Work to be completed:
Quote all of the entries word for word.
--- Begin ---
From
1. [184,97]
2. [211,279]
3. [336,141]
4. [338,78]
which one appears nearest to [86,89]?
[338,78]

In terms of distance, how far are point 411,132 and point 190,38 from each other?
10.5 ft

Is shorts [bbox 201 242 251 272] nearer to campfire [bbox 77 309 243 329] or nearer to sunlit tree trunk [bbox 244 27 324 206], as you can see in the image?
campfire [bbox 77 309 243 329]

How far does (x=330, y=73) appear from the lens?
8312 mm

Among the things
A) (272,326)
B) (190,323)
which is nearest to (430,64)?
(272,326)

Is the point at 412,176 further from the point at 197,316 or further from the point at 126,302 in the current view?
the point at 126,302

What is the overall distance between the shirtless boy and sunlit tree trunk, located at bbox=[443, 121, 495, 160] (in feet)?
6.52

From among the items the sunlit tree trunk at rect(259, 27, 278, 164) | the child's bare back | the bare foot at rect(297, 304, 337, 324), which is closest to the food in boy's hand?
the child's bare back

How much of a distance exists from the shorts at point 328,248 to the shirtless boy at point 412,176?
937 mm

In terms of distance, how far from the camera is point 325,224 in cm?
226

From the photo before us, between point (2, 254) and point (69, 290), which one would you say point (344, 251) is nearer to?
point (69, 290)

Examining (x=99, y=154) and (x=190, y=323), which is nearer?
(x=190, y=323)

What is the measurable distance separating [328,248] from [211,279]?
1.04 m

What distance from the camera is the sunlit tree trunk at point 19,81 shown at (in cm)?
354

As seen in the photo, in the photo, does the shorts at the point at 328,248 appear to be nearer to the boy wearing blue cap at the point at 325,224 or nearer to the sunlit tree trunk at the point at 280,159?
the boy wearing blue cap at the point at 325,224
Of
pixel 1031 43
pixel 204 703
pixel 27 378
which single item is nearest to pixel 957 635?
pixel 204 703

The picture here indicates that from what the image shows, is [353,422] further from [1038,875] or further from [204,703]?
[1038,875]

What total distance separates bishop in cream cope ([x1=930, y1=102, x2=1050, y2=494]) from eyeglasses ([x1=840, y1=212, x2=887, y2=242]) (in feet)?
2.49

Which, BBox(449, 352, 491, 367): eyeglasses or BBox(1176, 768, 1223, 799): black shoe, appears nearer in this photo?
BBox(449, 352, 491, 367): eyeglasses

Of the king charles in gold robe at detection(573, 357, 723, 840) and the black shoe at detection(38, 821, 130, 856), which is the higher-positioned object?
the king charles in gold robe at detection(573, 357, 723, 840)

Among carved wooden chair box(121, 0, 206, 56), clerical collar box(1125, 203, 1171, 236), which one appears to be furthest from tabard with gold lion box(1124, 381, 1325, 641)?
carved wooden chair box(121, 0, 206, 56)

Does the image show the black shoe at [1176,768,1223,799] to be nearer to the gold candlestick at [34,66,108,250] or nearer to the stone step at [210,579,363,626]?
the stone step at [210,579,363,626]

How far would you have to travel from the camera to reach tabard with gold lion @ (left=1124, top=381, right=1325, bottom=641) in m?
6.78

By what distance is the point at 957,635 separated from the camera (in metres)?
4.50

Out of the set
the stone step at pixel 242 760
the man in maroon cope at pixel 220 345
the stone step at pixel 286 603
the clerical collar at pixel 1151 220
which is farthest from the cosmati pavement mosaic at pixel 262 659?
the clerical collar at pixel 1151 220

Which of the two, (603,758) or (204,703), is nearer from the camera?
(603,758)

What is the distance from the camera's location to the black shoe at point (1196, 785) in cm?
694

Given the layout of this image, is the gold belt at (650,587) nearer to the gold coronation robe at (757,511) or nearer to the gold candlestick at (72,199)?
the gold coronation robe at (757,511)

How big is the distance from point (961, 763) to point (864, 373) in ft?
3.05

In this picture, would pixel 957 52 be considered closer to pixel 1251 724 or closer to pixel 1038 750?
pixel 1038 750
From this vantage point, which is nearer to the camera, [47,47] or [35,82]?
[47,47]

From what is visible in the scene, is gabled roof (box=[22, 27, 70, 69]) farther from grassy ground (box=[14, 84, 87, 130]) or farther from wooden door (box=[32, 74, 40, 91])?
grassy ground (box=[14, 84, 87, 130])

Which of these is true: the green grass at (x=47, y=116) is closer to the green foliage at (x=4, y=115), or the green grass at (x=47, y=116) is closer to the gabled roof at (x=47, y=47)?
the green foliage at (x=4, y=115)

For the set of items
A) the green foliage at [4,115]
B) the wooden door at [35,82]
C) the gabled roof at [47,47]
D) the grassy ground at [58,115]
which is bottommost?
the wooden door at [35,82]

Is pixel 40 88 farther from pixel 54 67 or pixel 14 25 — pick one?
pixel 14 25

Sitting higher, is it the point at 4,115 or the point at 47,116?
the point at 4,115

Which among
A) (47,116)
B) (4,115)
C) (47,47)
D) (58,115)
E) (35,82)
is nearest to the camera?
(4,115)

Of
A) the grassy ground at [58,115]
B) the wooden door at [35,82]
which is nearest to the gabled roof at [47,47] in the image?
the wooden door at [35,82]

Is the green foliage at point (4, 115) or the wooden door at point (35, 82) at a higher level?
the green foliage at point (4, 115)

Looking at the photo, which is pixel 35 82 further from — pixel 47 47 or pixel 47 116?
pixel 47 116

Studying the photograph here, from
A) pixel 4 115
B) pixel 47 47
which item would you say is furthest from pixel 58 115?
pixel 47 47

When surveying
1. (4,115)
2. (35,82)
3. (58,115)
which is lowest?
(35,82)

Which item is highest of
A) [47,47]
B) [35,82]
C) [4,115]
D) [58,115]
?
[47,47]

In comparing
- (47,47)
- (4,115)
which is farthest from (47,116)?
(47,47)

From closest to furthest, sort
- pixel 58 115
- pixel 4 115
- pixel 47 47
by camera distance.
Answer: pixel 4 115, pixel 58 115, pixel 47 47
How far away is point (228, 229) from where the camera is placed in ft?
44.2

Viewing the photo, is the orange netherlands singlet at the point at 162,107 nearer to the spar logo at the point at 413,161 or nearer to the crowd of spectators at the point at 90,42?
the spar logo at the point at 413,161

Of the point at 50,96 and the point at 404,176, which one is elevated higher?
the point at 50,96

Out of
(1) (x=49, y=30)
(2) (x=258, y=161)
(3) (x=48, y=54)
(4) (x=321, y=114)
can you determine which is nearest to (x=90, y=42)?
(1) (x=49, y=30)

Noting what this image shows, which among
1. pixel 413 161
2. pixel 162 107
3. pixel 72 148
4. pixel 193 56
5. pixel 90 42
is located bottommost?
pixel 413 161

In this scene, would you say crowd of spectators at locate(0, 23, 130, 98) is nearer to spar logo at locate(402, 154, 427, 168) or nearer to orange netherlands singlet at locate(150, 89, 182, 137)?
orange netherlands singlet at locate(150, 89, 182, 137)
--- End ---
In response:
From
1. [184,97]
2. [211,279]
3. [336,141]
4. [338,78]
which one appears nearest to [86,89]?
[338,78]

In terms of distance, how far are point 411,132 and point 190,38 from each other?
10.5 ft

Is shorts [bbox 201 242 251 272] nearer to campfire [bbox 77 309 243 329] or nearer to sunlit tree trunk [bbox 244 27 324 206], as you can see in the image?
campfire [bbox 77 309 243 329]

How far does (x=330, y=73) appear from the lens?
8312 mm

Among the things
A) (272,326)
B) (190,323)
which is nearest to (430,64)?
(272,326)

Is the point at 412,176 further from the point at 197,316 or further from the point at 126,302 in the current view?
the point at 126,302

What is the overall distance between the shirtless boy and sunlit tree trunk, located at bbox=[443, 121, 495, 160] (in feet)?
6.52

From among the items the sunlit tree trunk at rect(259, 27, 278, 164) | the child's bare back | the bare foot at rect(297, 304, 337, 324), which is closest to the food in boy's hand?
the child's bare back

How much of a distance exists from the shorts at point 328,248 to the shirtless boy at point 412,176?
937 mm

In terms of distance, how far from the camera is point 325,224 in cm?
226

From the photo before us, between point (2, 254) and point (69, 290), which one would you say point (344, 251) is nearer to?
point (69, 290)

Examining (x=99, y=154) and (x=190, y=323), which is nearer?
(x=190, y=323)

What is the measurable distance separating [328,248] from [211,279]?
1.04 m

What distance from the camera is the sunlit tree trunk at point 19,81 shown at (in cm)?
354

As seen in the photo, in the photo, does the shorts at the point at 328,248 appear to be nearer to the boy wearing blue cap at the point at 325,224 or nearer to the sunlit tree trunk at the point at 280,159?
the boy wearing blue cap at the point at 325,224
Of
pixel 1031 43
pixel 204 703
pixel 27 378
which single item is nearest to pixel 957 635?
pixel 204 703

The picture here indicates that from what the image shows, is [353,422] further from [1038,875] or further from [204,703]?
[1038,875]

What total distance separates bishop in cream cope ([x1=930, y1=102, x2=1050, y2=494]) from eyeglasses ([x1=840, y1=212, x2=887, y2=242]) (in feet)?
2.49

Which, BBox(449, 352, 491, 367): eyeglasses or BBox(1176, 768, 1223, 799): black shoe, appears nearer in this photo?
BBox(449, 352, 491, 367): eyeglasses

Of the king charles in gold robe at detection(573, 357, 723, 840) and the black shoe at detection(38, 821, 130, 856), which is the higher-positioned object?
the king charles in gold robe at detection(573, 357, 723, 840)

Among carved wooden chair box(121, 0, 206, 56), clerical collar box(1125, 203, 1171, 236), which one appears to be furthest from tabard with gold lion box(1124, 381, 1325, 641)?
carved wooden chair box(121, 0, 206, 56)

Does the image show the black shoe at [1176,768,1223,799] to be nearer to the gold candlestick at [34,66,108,250] or nearer to the stone step at [210,579,363,626]?
the stone step at [210,579,363,626]

How far would you have to travel from the camera to reach tabard with gold lion @ (left=1124, top=381, right=1325, bottom=641) in m?
6.78

By what distance is the point at 957,635 separated from the camera (in metres)?
4.50

Out of the set
the stone step at pixel 242 760
the man in maroon cope at pixel 220 345
the stone step at pixel 286 603
the clerical collar at pixel 1151 220
which is farthest from the cosmati pavement mosaic at pixel 262 659?
the clerical collar at pixel 1151 220

Which of the two, (603,758) or (204,703), is nearer from the camera?
(603,758)

What is the distance from the camera's location to the black shoe at point (1196, 785) in cm?
694

Given the layout of this image, is the gold belt at (650,587) nearer to the gold coronation robe at (757,511) or nearer to the gold candlestick at (72,199)?
the gold coronation robe at (757,511)

How big is the distance from point (961, 763) to point (864, 373) in ft?
3.05

In this picture, would pixel 957 52 be considered closer to pixel 1251 724 or closer to pixel 1038 750?
pixel 1038 750
From this vantage point, which is nearer to the camera, [47,47] or [35,82]?
[47,47]

From what is visible in the scene, is gabled roof (box=[22, 27, 70, 69]) farther from grassy ground (box=[14, 84, 87, 130]) or farther from wooden door (box=[32, 74, 40, 91])?
grassy ground (box=[14, 84, 87, 130])

Which of these is true: the green grass at (x=47, y=116) is closer to the green foliage at (x=4, y=115), or the green grass at (x=47, y=116) is closer to the gabled roof at (x=47, y=47)?
the green foliage at (x=4, y=115)

For the set of items
A) the green foliage at [4,115]
B) the wooden door at [35,82]
C) the gabled roof at [47,47]
D) the grassy ground at [58,115]
which is bottommost?
the wooden door at [35,82]

Is pixel 40 88 farther from pixel 54 67 or pixel 14 25 — pick one?
pixel 14 25

Sitting higher, is it the point at 4,115 or the point at 47,116?
the point at 4,115

Which among
A) (47,116)
B) (4,115)
C) (47,47)
D) (58,115)
E) (35,82)
is nearest to the camera?
(4,115)

Of
A) the grassy ground at [58,115]
B) the wooden door at [35,82]
which is nearest to the gabled roof at [47,47] in the image?
the wooden door at [35,82]

Is the green foliage at point (4, 115) or the wooden door at point (35, 82) at a higher level?
the green foliage at point (4, 115)

Looking at the photo, which is pixel 35 82 further from — pixel 47 47 or pixel 47 116?
pixel 47 116

Studying the photograph here, from
A) pixel 4 115
B) pixel 47 47
which item would you say is furthest from pixel 58 115?
pixel 47 47

When surveying
1. (4,115)
2. (35,82)
3. (58,115)
which is lowest?
(35,82)

Which item is highest of
A) [47,47]
B) [35,82]
C) [4,115]
D) [58,115]
?
[47,47]

In comparing
- (47,47)
- (4,115)
which is farthest from (47,116)?
(47,47)

From closest to furthest, sort
- pixel 58 115
- pixel 4 115
- pixel 47 47
by camera distance.
Answer: pixel 4 115, pixel 58 115, pixel 47 47
How far away is point (228, 229) from where the camera is placed in ft?
44.2

Viewing the photo, is the orange netherlands singlet at the point at 162,107 nearer to the spar logo at the point at 413,161 or nearer to the crowd of spectators at the point at 90,42?
the spar logo at the point at 413,161

Of the point at 50,96 and the point at 404,176, which one is elevated higher?
the point at 50,96

Out of
(1) (x=49, y=30)
(2) (x=258, y=161)
(3) (x=48, y=54)
(4) (x=321, y=114)
can you determine which is nearest to (x=90, y=42)?
(1) (x=49, y=30)

Noting what this image shows, which among
1. pixel 413 161
2. pixel 162 107
3. pixel 72 148
4. pixel 193 56
5. pixel 90 42
is located bottommost?
pixel 413 161

In this scene, would you say crowd of spectators at locate(0, 23, 130, 98) is nearer to spar logo at locate(402, 154, 427, 168) or nearer to orange netherlands singlet at locate(150, 89, 182, 137)?
orange netherlands singlet at locate(150, 89, 182, 137)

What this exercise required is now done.